SUPPLIED RECORDS ▸
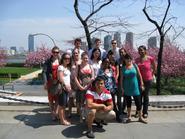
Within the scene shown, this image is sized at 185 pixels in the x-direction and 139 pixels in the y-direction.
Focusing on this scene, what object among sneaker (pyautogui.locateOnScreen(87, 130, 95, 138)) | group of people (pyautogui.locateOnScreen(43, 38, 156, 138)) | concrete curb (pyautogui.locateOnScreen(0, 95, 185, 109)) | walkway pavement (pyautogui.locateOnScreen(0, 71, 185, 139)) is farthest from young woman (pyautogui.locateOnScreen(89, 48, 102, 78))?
concrete curb (pyautogui.locateOnScreen(0, 95, 185, 109))

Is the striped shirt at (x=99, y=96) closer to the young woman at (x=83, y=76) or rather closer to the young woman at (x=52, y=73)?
the young woman at (x=83, y=76)

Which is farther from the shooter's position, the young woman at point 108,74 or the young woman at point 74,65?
the young woman at point 74,65

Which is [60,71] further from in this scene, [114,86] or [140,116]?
[140,116]

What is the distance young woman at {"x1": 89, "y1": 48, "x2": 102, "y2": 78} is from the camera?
8.70 meters

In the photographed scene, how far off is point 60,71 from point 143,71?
5.96 feet

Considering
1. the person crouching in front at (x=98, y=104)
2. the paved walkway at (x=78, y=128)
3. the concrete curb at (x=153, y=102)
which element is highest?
the person crouching in front at (x=98, y=104)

TASK PROMPT ▸ Return every line of the records above verbatim, leaving out the pictures.

WORKED ANSWER ▸
Within the scene shown, this image is sized at 185 pixels in the x-direction and 139 pixels in the y-direction.
Focusing on this scene, what object among sneaker (pyautogui.locateOnScreen(87, 130, 95, 138)) | group of people (pyautogui.locateOnScreen(43, 38, 156, 138)) | concrete curb (pyautogui.locateOnScreen(0, 95, 185, 109)) | walkway pavement (pyautogui.locateOnScreen(0, 71, 185, 139)) is farthest from young woman (pyautogui.locateOnScreen(89, 48, 102, 78))?
concrete curb (pyautogui.locateOnScreen(0, 95, 185, 109))

Is the striped shirt at (x=99, y=96) closer to the young woman at (x=83, y=76) or rather closer to the young woman at (x=52, y=73)?
the young woman at (x=83, y=76)

Which is farther from the shooter's position, the young woman at point 108,74 or the young woman at point 74,65?
the young woman at point 74,65

Which is [60,71] further from in this scene, [114,86] or [140,116]?
[140,116]

What is the distance young woman at {"x1": 89, "y1": 48, "x2": 102, "y2": 78} is from the camera?
8.70 meters

In the photographed scene, how far off is point 60,71 from point 143,71?
5.96 feet

Considering
1. the person crouching in front at (x=98, y=104)
2. the paved walkway at (x=78, y=128)
3. the concrete curb at (x=153, y=102)
which element is highest?
the person crouching in front at (x=98, y=104)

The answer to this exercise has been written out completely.